Ring whose ideals are projective

In mathematics, especially in the area of abstract algebra known as module theory, a ring R is called hereditary if all submodules of projective modules over R are again projective. If this is required only for finitely generated submodules, it is called semihereditary.

For a noncommutative ring R, the terms left hereditary and left semihereditary and their right hand versions are used to distinguish the property on a single side of the ring. To be left (semi-)hereditary, all (finitely generated) submodules of projective left R-modules must be projective, and similarly to be right (semi-)hereditary all (finitely generated) submodules of projective right R-modules must be projective. It is possible for a ring to be left (semi-)hereditary but not right (semi-)hereditary and vice versa.

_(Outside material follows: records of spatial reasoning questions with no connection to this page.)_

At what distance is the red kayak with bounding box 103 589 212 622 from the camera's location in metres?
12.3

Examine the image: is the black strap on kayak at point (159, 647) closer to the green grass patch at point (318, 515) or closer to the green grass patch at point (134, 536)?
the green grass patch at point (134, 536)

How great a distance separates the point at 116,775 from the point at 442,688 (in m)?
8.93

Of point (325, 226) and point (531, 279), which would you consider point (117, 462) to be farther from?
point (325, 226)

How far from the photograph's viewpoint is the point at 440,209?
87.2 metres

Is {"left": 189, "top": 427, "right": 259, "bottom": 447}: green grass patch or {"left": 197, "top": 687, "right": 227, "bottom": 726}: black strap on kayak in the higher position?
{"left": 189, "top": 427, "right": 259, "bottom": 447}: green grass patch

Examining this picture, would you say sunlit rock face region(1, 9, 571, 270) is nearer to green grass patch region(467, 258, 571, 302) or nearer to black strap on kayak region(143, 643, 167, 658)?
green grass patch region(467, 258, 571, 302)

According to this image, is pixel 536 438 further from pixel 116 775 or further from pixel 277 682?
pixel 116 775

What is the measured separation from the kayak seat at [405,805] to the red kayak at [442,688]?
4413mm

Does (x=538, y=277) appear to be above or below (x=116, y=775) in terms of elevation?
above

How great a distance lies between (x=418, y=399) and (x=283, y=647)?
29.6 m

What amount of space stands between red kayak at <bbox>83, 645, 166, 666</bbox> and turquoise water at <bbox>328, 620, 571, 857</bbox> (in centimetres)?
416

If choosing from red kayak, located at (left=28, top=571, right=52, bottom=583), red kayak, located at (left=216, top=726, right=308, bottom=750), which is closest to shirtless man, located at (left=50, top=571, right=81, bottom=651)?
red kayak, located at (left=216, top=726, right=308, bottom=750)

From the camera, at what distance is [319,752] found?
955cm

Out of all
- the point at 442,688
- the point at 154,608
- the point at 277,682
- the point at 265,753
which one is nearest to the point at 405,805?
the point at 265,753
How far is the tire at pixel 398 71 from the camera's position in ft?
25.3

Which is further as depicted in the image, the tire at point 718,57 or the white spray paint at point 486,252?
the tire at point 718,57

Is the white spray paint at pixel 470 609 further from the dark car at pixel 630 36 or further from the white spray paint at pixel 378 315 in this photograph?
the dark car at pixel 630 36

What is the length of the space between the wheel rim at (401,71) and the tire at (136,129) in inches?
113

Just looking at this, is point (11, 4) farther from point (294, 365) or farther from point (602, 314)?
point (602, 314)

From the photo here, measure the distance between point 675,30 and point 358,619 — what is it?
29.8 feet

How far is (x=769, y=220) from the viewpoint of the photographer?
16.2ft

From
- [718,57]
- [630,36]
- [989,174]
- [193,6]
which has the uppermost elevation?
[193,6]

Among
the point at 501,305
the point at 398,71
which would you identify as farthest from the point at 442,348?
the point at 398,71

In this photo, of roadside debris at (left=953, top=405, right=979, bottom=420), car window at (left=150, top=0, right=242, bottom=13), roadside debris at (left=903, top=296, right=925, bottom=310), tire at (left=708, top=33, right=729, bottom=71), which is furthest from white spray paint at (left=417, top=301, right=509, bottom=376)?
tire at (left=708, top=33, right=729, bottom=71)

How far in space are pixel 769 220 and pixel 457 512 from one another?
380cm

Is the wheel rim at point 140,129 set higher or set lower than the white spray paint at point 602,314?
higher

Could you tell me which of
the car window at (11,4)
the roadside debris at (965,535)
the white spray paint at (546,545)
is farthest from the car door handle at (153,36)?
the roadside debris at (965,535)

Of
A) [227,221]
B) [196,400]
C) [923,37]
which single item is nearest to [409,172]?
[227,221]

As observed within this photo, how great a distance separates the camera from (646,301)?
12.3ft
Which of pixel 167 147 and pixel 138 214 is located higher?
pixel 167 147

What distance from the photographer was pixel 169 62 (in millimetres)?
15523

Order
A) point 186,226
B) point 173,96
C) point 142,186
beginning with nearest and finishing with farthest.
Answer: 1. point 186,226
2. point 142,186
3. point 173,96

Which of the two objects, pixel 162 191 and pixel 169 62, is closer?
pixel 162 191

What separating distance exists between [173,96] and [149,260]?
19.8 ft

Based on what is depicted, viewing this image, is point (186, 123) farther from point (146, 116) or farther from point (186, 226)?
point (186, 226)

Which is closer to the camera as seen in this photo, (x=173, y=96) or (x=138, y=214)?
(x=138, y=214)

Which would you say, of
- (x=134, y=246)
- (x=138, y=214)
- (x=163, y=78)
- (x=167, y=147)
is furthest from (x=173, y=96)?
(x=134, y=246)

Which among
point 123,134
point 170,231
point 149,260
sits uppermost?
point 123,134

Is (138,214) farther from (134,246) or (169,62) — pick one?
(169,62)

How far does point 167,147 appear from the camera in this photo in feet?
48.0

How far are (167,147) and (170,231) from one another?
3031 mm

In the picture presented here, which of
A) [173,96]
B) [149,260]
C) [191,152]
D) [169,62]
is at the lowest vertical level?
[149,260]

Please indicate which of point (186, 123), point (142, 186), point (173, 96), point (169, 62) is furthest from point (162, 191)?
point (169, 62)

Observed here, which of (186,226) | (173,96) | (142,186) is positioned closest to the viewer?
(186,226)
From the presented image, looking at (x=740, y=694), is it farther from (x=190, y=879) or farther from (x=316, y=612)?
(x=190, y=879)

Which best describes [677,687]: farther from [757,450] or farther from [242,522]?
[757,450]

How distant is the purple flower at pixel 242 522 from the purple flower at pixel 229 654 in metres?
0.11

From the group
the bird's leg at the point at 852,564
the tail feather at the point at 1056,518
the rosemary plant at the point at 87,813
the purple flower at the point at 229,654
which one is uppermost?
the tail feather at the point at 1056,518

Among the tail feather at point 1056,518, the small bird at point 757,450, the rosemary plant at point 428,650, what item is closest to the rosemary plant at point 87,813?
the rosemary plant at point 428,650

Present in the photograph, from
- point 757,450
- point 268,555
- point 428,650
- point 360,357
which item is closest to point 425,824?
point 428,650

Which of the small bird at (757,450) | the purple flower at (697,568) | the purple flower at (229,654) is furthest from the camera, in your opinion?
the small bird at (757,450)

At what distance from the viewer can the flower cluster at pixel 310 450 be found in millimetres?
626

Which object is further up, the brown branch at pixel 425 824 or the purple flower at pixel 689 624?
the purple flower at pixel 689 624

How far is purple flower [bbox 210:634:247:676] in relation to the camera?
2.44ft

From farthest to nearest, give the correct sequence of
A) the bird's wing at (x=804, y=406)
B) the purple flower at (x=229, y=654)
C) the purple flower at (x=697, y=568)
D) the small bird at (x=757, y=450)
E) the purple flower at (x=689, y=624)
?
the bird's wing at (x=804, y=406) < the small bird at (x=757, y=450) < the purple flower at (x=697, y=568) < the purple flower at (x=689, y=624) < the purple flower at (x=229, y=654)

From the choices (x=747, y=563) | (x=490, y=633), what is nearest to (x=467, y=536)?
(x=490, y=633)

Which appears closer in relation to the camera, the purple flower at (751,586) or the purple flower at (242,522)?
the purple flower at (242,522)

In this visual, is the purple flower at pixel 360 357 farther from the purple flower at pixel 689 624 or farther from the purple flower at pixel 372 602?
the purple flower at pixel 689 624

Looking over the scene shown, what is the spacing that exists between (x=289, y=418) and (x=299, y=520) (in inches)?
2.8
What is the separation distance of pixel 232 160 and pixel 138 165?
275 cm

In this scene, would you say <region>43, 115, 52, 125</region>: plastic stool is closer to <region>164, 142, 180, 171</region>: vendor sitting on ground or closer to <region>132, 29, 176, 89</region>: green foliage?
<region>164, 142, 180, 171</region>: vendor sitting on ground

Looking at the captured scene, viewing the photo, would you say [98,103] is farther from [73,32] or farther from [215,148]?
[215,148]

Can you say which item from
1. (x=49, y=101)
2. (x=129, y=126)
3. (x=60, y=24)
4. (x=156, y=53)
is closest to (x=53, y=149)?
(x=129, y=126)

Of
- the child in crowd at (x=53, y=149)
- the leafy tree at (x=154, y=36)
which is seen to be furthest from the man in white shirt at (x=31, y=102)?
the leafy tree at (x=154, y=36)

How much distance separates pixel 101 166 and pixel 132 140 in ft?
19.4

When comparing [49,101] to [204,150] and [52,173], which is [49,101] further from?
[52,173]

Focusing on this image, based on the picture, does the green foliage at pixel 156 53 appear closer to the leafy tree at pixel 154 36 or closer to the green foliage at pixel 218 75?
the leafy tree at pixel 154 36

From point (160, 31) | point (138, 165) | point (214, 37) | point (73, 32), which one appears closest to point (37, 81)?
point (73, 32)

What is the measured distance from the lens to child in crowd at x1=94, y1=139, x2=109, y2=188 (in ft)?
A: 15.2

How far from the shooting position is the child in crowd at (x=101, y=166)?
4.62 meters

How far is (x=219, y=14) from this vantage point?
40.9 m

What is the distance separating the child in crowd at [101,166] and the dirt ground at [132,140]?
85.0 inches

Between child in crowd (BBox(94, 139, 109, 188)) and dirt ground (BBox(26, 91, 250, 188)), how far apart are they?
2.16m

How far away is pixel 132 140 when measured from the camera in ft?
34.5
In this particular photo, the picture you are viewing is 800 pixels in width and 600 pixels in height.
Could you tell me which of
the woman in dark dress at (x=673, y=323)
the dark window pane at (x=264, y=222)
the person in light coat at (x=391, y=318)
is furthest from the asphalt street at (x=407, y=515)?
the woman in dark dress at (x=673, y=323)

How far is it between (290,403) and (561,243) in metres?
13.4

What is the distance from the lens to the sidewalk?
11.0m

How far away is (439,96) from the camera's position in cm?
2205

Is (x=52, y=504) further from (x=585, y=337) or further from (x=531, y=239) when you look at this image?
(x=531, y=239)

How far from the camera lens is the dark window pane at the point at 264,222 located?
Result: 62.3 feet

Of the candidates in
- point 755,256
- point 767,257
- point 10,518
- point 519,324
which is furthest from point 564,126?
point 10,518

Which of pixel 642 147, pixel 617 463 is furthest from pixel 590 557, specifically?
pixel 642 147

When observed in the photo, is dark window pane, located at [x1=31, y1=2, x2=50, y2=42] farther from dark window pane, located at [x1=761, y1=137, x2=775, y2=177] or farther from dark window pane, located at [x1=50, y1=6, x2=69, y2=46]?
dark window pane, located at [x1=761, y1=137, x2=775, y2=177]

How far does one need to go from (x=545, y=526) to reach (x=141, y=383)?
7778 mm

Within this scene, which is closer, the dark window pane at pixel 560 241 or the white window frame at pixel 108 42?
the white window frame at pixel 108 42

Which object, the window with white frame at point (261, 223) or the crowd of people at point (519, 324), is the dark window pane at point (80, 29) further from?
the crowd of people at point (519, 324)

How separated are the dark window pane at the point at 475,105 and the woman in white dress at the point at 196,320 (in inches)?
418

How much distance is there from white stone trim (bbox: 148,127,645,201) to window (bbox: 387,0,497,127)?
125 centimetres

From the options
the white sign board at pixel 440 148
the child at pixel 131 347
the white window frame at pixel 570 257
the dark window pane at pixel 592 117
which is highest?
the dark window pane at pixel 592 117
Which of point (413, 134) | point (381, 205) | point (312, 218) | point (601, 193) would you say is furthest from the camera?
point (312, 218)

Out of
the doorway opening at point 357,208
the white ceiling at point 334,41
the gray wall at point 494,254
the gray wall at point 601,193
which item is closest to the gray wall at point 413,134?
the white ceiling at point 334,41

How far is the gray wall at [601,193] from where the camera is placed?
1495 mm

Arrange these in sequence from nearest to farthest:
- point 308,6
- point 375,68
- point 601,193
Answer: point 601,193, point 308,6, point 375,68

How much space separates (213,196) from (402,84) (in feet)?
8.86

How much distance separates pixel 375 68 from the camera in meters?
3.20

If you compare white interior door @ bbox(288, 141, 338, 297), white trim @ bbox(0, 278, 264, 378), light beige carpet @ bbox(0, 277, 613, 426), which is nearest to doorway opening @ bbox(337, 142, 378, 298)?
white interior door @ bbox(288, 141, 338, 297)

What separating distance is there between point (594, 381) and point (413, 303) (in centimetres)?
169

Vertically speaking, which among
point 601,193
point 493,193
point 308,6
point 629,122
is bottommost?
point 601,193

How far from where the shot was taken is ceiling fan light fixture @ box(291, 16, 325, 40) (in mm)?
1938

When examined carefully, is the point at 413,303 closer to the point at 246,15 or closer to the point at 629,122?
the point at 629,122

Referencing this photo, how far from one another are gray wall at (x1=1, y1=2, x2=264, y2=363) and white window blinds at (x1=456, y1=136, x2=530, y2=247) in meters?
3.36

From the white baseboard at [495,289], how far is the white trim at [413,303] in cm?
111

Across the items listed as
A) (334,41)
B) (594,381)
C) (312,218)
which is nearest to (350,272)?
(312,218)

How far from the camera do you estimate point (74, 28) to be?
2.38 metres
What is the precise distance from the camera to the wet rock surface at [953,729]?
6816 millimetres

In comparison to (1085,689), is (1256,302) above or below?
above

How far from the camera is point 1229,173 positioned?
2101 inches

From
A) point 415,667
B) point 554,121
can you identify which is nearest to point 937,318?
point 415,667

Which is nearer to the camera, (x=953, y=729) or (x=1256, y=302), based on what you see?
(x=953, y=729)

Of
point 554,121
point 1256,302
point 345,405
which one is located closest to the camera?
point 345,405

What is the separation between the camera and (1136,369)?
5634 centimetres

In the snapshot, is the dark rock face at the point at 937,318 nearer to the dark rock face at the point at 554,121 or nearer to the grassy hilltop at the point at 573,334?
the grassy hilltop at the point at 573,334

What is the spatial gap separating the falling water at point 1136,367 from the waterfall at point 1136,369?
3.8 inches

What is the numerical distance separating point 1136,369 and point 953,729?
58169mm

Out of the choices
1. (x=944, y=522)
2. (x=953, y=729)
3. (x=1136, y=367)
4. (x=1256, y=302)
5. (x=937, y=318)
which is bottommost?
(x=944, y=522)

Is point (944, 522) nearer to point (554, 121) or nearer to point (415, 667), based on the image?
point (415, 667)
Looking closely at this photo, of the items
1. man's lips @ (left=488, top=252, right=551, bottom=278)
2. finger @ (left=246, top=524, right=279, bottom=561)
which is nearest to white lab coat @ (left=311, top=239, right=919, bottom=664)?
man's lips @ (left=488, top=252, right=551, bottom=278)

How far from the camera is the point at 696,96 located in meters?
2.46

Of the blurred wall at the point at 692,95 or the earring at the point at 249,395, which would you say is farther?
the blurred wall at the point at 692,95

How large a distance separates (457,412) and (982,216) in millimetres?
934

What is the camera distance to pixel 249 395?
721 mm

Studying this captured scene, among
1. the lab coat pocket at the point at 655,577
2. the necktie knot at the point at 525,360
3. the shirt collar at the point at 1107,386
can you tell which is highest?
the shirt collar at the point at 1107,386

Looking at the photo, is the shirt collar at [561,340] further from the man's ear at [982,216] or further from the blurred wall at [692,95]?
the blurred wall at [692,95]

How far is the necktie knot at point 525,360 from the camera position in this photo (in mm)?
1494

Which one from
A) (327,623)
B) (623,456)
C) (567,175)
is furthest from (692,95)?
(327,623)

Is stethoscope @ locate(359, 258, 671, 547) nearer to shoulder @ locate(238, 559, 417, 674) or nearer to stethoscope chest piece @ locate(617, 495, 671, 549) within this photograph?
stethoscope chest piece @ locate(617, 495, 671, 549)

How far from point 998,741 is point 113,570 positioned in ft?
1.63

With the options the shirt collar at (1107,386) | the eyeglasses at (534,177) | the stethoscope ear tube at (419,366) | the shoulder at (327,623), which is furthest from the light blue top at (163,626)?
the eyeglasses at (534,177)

==Equivalent definitions==
- The ring R is left (semi-)hereditary if and only if all (finitely generated) left ideals of R are projective modules.
- The ring R is left hereditary if and only if all left modules have projective resolutions of length at most 1. This is equivalent to saying that the left global dimension is at most 1. Hence the usual derived functors such as $\mathrm{Ext}_R^i$ and $\mathrm{Tor}_i^R$ are trivial for $i>1$.

==Examples==
- Semisimple rings are left and right hereditary via the equivalent definitions: all left and right ideals are summands of R, and hence are projective. By a similar token, in a von Neumann regular ring every finitely generated left and right ideal is a direct summand of R, and so von Neumann regular rings are left and right semihereditary.
- For any nonzero element x in a domain R, $R\cong xR$ via the map $r\mapsto xr$. Hence in any domain, a principal right ideal is free, hence projective. This reflects the fact that domains are right Rickart rings. It follows that if R is a right Bézout domain, so that finitely generated right ideals are principal, then R has all finitely generated right ideals projective, and hence R is right semihereditary. Finally if R is assumed to be a principal right ideal domain, then all right ideals are projective, and R is right hereditary.
- A commutative hereditary integral domain is called a Dedekind domain. A commutative semi-hereditary integral domain is called a Prüfer domain.
- An important example of a (left) hereditary ring is the path algebra of a quiver. This is a consequence of the existence of the standard resolution (which is of length 1) for modules over a path algebra.
- The triangular matrix ring $$\begin{bmatrix}\mathbb Z& \mathbb Q \\0& \mathbb Q \end{bmatrix}$$ is right hereditary and left semi-hereditary but not left hereditary.
- If S is a von Neumann regular ring with an ideal I that is not a direct summand, then the triangular matrix ring $$\begin{bmatrix}S/I&S/I \\0&S \end{bmatrix}$$ is left semi-hereditary but not right semi-hereditary.

==Properties==
- For a left hereditary ring R, every submodule of a free left R-module is isomorphic to the direct sum of left ideals of R and hence is projective.